In a single-chip microcomputer operating either M or an external memory connected through a predetermined interface terminal as one of data storage means, a reset state releases a logical value at the operation mode designation terminal. A single-chip microcomputer including a latch circuit that latches at a specified time. 2. An internal ROM is provided with a memory that is electrically rewritable, and is connected to the internal ROM through a predetermined interface terminal through a selection operation based on a logical value of a predetermined operation mode designating terminal. A single chip that operates either one of the external memories as one of the data storage means.

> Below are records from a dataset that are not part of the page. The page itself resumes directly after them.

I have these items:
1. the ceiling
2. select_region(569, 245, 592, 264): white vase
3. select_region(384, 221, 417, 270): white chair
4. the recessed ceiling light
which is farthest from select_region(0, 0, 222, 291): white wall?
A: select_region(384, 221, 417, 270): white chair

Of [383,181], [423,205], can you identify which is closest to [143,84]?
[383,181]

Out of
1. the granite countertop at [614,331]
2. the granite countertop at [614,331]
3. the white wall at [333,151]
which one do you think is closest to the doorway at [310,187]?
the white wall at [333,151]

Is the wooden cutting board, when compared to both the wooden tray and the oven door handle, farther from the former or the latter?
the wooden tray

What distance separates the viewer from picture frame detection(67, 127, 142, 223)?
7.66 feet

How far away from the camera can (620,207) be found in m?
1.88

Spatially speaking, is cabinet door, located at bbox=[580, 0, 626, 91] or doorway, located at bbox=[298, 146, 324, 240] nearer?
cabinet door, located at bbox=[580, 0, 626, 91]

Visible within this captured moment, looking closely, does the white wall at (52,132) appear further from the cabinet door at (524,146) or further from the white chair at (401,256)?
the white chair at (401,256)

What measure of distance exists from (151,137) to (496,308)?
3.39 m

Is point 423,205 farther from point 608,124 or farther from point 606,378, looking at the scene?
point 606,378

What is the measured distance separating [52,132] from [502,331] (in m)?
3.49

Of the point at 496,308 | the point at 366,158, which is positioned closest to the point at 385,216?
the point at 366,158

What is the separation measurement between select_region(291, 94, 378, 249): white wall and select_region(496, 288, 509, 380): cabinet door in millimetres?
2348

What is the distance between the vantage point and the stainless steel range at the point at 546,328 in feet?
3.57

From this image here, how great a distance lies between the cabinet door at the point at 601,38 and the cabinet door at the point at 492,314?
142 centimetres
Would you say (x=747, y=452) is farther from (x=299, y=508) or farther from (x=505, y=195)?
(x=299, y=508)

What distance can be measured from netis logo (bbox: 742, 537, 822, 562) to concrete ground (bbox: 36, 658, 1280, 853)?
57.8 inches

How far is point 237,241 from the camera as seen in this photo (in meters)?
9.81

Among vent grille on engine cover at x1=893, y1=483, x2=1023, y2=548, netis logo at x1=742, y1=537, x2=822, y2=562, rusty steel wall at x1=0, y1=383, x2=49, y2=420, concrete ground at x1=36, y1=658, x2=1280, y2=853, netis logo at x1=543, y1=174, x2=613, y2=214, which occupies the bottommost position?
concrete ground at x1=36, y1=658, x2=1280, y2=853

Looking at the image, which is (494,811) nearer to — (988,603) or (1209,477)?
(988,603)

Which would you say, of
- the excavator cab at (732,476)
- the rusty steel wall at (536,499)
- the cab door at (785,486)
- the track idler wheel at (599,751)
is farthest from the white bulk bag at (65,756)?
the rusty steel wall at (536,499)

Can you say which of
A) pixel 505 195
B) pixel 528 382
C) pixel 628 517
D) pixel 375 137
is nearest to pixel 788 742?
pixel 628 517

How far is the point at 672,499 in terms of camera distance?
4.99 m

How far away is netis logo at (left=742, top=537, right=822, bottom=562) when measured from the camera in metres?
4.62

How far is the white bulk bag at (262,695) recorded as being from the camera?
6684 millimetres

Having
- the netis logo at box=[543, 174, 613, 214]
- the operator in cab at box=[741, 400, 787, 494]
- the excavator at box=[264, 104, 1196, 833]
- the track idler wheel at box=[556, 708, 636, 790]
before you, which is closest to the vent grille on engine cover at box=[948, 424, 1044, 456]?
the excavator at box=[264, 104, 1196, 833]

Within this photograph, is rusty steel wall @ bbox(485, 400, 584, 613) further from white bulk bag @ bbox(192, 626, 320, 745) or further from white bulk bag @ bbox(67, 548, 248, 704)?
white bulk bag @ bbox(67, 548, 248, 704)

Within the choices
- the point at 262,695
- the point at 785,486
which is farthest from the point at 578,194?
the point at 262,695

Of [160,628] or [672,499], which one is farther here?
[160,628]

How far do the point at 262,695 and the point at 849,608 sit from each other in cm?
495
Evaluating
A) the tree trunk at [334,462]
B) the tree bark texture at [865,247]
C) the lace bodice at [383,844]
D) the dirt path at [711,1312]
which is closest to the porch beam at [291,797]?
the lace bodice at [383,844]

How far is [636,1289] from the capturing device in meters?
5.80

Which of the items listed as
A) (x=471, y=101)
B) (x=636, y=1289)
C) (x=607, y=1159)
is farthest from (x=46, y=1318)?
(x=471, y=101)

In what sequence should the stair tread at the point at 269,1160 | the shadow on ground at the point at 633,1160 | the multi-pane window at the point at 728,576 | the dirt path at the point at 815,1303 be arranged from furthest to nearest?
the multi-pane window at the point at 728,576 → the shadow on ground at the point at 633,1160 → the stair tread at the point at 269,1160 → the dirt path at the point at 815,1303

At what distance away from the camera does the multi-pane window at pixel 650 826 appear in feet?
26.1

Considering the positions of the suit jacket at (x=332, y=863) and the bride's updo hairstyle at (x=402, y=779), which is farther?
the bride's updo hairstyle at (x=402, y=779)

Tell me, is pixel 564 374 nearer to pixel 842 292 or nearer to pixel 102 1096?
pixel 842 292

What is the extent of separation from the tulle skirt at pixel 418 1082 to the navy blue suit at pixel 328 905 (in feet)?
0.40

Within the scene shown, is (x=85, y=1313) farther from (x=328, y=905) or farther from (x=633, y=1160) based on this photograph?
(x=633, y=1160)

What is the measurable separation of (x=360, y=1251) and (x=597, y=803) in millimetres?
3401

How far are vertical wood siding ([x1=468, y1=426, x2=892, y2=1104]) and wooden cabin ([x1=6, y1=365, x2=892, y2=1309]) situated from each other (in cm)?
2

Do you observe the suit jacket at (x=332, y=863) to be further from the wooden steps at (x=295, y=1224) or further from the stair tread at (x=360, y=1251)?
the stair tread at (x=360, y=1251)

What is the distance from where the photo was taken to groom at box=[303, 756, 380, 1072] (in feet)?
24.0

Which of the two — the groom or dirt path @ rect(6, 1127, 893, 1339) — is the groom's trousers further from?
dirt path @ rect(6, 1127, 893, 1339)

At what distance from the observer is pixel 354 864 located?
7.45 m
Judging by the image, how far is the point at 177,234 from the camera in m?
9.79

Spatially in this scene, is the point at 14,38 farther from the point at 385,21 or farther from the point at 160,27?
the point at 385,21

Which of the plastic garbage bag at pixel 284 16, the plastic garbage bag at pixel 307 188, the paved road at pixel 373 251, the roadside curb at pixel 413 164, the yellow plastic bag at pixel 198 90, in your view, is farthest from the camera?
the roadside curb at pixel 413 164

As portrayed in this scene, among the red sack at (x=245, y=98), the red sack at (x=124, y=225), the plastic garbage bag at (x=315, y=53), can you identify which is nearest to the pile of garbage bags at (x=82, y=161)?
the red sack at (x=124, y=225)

In the microcomputer, access to the electrically rewritable memory is permitted when the logical value at the time of releasing the reset state at the operation mode designating terminal is the logical value for selecting the external memory for the data storage unit. A single-chip microcomputer, comprising: a first flag for inhibiting; and a latch circuit for latching a logical value at the operation mode designating terminal at a time point when the reset state is released. 3. The first flag comprises an electrically rewritable memory.
The described single-chip microcomputer. 4. The single-chip microcomputer according to claim 2, wherein the first flag comprises a mask ROM. 5. The single-chip microcomputer according to claim 2, wherein the first flag is composed of metal wiring in a semiconductor manufacturing process.